The Abed Settings file

As a user, the settings file is the place where you’ll define your experiment for Abed. Since there are quite some settings that can be influenced, the settings file contains different sections with related settings. These sections are reflected in the documentation below.

General settings

PROJECT_NAME

Default: ''

The name of the project to use. This setting is used in the default of the setting REMOTE_DIR, and can therefore not be empty when accepting the default for that setting. It can contain a forward slash (/), when necessary. The project name further only occurs in the HTML output generated by Abed.

TASK_FILE

Default: abed.constants.TASKS_FILENAME

This is the filename of the task file. It shouldn’t generally need to be changed from the default value.

AUTO_FILE

Default: abed.constants.AUTO_FILENAME

This is the filename of the auto file. It shouldn’t generally need to be changed from the default value.

RESULT_DIR

Default: '/path/to/local/results'

Path to the local results directory. This is where the results of all computations will end up in the end. Because this can be potentially large, it is wise to consider the location of this path carefully. For instance, when working in a Dropbox folder, it may not be feasible to store all results in Dropbox. To ensure this is considered, the default path is not directly useable and should be changed by the user.

STAGE_DIR

Default: '/path/to/local/stagedir'

Path to local stage directory. This is the directory where the results are temporarily stored before being moved to the result directory. The same considerations apply as are specified in the setting RESULT_DIR. The default should be adjusted by the user.

MAX_FILES

Default: 1000

The maximum number of files stored in a result directory on the remote. When results are generated on the remote, they are placed in subdirectories of at most this many files. Each subdirectory will later be zipped before it can be downloaded from the remote, so it can be useful to not make the zip files too large. With this setting a limit can be placed on the number of files per subdirectory of the remote result directory, and therefore on the size of the zip files that need to be downloaded. The default should be fine for most users.

ZIP_DIR

Default: './zips'

Path to the local zip directory. This is where the compressed zip files with results are stored.

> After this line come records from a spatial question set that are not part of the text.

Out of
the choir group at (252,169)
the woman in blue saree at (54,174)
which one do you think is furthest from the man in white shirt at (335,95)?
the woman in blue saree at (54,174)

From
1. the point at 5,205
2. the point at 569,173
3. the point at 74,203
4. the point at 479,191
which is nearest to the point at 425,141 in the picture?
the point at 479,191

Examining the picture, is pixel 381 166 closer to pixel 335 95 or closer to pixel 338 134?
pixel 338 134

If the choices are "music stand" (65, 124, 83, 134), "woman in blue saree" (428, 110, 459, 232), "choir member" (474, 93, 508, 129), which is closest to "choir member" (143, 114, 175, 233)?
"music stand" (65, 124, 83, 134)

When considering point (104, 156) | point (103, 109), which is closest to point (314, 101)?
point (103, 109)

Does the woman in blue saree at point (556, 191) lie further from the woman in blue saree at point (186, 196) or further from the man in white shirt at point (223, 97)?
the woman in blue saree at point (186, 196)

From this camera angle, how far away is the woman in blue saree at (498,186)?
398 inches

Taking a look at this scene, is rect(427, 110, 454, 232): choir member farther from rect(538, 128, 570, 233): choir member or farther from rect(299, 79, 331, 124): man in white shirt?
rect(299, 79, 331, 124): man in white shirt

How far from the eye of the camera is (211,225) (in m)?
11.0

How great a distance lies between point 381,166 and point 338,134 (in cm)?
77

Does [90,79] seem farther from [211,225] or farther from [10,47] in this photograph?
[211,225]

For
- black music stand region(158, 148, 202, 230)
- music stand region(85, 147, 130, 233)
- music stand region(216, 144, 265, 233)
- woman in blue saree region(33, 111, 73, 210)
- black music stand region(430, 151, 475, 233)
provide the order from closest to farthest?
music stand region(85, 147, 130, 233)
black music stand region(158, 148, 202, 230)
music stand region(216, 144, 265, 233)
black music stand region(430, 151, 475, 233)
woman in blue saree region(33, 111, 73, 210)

These files will be unpacked into the stage dir and moved to the result directory (see RESULT_DIR). The zip files are kept by Abed for posterity, but can be removed when the user sees no need for them anymore (the raw results will be kept in the result directory).

LOG_DIR

Default: './logs'

Local path where the PBS logs will be kept.

OUTPUT_DIR

Default: './output'

Local path where the output files are placed that are generated by Abed.

AUTO_SLEEP

Default: 120

Sleep time in seconds between consecutive checks on the remote when running in auto mode. In auto mode Abed checks the remote repeatedly to see if a submitted task is finished, so it can pull the results and submit a new task. The time between checks is defined here. See also Automatic Job Management.

HTML_PORT

Default: 8000

Port on the localhost where the HTML pages will be served on. This is used by the function abed.html.view.view_html(). It will be automatically incremented when the port is in use. It should not generally have to be changed by the user.

COMPRESSION

Default: 'bzip2'

Compression algorithm to use when compressing finished result directories. Abed can compress result files automatically when all computations for a dataset are finished. This is the algorithm that is used by Abed to compress the tar file that results. Allowed choices are: bzip2, gzip, and lzma. See also the documentation in Result Compression.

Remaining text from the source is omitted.